Original poster: otmaskin5@xxxxxxx Also seems off to me. If I got my decimals in the right places my 15/60 nst is rated at 900 VA or .9 kVA. With a 4" secondary & a static gap, I get nearly 4 feet, sometimes close to 4 1/2 feet. And I've heard of guys getting better than I'm getting. Could be my math is in error? Dennis Hopkinton MA


-----Original Message-----
From: tesla@xxxxxxxxxx
To: tesla@xxxxxxxxxx
Sent: Sat, 24 Mar 2007 10:16 PM
Subject: Re: Terry Filter Tuning

Original poster: Ed Phillips <evp@xxxxxxxxxxx>


I talking about the usual range of nsts, approx 1-3 kVA. With typical small dia coilforms, ie, 4-6 inches, usual production is around 1 ft/kVA. With solid state around 1 ft/450 Watts.

Hope that clarifies it.

Dr. Resonance"

That doesn't seem right to me either. I have a small coil here (secondary 3.15" diameter x 15" long, wound with #30) and a 14" x 3" toroid on top. It puts out 24" streamers to a grounded spherical doorknob with 6.5 amps line current (@120 V) to a 12 kV, 60 ma NST and based on comments here at the time I built it I didn't think that was particularly good performance. The cylinder gap uses four sections of 3/4" copper pipe couplings.

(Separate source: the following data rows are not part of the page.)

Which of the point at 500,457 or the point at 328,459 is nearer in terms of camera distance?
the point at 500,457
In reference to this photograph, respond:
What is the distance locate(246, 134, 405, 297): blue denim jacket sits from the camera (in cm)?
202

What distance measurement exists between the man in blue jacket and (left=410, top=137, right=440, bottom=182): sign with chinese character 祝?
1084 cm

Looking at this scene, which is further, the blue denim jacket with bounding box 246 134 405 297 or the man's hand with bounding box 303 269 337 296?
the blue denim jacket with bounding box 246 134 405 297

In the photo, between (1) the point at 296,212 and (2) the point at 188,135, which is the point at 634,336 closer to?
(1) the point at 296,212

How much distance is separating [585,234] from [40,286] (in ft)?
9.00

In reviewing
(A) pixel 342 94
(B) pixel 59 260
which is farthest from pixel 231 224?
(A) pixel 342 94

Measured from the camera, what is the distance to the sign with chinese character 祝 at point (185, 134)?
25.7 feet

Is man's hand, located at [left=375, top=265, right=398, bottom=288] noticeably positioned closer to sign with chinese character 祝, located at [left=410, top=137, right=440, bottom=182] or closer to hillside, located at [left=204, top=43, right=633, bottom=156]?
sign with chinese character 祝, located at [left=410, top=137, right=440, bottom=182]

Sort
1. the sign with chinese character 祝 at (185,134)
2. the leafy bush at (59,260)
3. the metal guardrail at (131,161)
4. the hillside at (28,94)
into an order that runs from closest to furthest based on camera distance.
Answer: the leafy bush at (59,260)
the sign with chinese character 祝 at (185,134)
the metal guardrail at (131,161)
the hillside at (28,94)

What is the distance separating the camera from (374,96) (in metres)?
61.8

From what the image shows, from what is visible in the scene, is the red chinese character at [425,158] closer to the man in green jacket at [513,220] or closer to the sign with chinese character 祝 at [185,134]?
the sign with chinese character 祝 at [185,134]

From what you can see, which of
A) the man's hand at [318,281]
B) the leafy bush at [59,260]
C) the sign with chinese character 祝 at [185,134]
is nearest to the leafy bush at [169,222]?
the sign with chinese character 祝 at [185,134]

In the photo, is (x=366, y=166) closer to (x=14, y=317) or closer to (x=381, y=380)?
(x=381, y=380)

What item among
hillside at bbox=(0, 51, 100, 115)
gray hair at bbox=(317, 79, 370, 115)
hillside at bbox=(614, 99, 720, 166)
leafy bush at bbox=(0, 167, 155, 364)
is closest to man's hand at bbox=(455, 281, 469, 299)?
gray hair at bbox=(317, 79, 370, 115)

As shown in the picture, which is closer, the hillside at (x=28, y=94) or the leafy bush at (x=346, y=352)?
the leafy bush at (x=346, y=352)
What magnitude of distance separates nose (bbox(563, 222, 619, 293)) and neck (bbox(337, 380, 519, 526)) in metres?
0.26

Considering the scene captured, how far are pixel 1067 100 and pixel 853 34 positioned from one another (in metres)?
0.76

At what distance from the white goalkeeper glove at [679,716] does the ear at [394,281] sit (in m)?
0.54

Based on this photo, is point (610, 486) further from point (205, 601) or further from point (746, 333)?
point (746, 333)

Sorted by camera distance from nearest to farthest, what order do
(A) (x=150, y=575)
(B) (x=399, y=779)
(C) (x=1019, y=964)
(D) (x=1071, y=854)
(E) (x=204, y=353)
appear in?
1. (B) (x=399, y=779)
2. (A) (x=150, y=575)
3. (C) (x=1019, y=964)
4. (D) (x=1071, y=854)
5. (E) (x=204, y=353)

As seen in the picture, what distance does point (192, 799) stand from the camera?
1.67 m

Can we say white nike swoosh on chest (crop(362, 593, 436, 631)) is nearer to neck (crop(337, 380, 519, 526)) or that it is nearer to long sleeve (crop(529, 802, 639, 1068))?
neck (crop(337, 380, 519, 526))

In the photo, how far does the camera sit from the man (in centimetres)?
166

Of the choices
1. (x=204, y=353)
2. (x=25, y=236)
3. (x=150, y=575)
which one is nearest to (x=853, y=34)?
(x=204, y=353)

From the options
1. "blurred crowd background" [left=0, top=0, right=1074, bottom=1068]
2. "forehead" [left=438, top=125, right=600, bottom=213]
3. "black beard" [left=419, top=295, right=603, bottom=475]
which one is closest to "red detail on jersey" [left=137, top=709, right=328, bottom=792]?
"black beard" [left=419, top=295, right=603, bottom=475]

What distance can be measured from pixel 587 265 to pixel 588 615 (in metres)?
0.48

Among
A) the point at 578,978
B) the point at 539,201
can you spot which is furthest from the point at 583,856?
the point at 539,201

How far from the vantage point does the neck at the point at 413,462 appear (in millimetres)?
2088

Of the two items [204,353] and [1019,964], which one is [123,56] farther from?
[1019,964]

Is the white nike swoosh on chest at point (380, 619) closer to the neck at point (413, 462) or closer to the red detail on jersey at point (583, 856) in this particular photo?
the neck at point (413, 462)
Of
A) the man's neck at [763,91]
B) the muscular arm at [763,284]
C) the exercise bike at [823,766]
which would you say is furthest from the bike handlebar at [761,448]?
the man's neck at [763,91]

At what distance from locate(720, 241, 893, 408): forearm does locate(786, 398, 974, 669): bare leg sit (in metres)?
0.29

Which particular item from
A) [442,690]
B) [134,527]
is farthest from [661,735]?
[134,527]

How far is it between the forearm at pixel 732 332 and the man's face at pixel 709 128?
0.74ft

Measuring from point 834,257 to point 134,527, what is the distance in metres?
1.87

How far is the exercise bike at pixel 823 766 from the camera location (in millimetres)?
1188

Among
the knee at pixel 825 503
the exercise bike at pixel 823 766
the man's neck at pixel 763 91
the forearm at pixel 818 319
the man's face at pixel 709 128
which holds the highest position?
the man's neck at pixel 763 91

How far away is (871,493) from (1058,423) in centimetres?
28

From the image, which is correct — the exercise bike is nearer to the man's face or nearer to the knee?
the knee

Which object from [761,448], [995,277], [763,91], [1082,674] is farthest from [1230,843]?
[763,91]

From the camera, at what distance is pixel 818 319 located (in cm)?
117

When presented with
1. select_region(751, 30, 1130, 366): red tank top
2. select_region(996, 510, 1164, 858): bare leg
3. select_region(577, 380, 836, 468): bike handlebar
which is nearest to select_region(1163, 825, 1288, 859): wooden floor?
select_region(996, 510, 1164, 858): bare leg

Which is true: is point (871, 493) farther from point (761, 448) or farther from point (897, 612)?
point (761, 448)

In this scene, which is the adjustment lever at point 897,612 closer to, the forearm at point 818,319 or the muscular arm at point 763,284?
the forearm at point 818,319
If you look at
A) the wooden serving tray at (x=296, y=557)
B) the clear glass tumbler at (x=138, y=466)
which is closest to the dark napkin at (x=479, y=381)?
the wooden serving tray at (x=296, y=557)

I have a much smaller coil using a 2800 V, 20 ma NST which puts out pretty fat 4" streamers with about 150 watts (measured with electrodynamometer wattmeter) input and don't think that's stellar performance either.

Ed

P.S. I don't think quoting transformer ratings is much of an indication of power input when the transformers are operated as close to resonance as typical NST's are.